Schock. (Bill Clark/CQ Roll Call File Photo)

   

Benjamin Cole, spokesperson for Rep. Aaron Schock, R-Ill., has resigned after his racially charged Facebook comments surfaced on the ThinkProgress website. From Roll Call’s Heard on the Hill :

In the screenshots highlighted by TP Senior Investigative Reporter Josh Israel, the 38-year-old senior adviser for policy and communications … categorizes a pair of African Americans outside his window as “animals,” advocates for speedier gentrification efforts, nonchalantly describes a neighborhood incident (“one of the hood rats on my street just got shot by another hood rat,” he scribbled online) and vents about an altercation he had on the street. “You white people need to learn,” Cole said a black woman chided him after the two bumped into one another while walking.
Cole is not the first flack to meet an untimely job ending after social media comments went awry. A similar flare-up recently cost Elizabeth Lauten her job as communications director for Tennessee Republican Stephen Fincher after her disparaging comments on the first daughters and their clothing went viral.

THE DATA:
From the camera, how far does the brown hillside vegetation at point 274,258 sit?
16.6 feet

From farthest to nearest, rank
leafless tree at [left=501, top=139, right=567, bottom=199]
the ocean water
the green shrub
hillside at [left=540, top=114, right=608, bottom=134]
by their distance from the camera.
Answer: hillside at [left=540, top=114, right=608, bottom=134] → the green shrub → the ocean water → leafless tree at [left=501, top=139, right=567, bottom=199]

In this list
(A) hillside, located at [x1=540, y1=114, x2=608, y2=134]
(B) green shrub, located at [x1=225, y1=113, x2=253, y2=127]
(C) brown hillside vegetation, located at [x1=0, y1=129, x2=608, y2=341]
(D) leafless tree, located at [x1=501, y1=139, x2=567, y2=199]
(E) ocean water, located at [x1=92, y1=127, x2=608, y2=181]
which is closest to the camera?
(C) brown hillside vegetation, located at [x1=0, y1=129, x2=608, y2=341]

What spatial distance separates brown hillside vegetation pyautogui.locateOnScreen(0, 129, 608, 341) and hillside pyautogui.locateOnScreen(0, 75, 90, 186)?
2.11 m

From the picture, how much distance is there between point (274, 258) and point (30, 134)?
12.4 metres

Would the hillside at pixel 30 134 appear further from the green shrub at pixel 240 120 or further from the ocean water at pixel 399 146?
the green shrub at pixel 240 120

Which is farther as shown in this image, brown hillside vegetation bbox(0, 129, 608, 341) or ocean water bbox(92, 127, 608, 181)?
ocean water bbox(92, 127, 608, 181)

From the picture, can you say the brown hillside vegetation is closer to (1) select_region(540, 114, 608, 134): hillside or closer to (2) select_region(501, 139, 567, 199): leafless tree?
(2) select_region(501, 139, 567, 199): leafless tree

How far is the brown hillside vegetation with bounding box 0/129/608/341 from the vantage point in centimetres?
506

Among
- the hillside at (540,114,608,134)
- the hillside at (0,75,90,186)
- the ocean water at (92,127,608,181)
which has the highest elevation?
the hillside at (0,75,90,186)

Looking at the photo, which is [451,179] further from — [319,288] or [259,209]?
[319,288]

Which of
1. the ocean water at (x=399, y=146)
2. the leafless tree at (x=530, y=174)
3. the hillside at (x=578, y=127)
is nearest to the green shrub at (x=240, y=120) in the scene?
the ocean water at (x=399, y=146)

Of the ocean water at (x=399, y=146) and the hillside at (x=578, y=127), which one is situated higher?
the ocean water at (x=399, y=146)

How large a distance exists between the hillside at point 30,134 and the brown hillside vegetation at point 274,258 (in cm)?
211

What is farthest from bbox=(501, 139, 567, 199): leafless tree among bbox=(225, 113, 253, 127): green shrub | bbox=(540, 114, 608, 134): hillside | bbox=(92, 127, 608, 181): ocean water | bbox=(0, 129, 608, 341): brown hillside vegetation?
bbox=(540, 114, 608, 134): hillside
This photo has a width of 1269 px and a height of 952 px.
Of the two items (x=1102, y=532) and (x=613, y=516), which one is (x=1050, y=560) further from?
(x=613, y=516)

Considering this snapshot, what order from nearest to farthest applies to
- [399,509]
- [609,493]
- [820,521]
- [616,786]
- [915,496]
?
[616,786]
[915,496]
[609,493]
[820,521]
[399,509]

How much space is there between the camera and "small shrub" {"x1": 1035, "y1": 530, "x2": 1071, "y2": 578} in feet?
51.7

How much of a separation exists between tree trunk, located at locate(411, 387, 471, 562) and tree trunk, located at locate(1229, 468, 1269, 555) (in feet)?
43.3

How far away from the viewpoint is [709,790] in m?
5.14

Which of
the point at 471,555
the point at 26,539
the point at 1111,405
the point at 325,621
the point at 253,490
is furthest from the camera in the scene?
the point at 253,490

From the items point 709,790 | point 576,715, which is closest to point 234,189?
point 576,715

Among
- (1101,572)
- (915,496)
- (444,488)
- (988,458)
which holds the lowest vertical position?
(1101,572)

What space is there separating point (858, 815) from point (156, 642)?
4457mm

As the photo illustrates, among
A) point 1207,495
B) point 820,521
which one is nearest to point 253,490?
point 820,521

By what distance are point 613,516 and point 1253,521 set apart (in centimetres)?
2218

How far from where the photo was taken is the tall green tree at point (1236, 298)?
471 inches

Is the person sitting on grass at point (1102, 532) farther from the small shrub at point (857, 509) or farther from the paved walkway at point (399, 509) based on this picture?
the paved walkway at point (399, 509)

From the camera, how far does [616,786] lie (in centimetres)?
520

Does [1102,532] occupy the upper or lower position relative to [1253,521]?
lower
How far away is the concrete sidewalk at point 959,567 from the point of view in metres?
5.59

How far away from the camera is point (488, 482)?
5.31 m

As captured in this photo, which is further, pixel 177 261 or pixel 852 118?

WHAT IS BEING ASKED:
Decide whether each statement agrees with the news item about Benjamin Cole's resignation, answering yes or no and quoting the deciding words of the text. (a) Cole's Facebook comments surfaced on the ThinkProgress website. (b) Cole was 45 years old. (c) Elizabeth Lauten was communications director for a Republican from Illinois.

RESULT FOR THIS TASK:
(a) Yes: "his racially charged Facebook comments surfaced on the ThinkProgress website"
(b) No: "the 38-year-old senior adviser for policy and communications"
(c) No: "communications director for Tennessee Republican Stephen Fincher"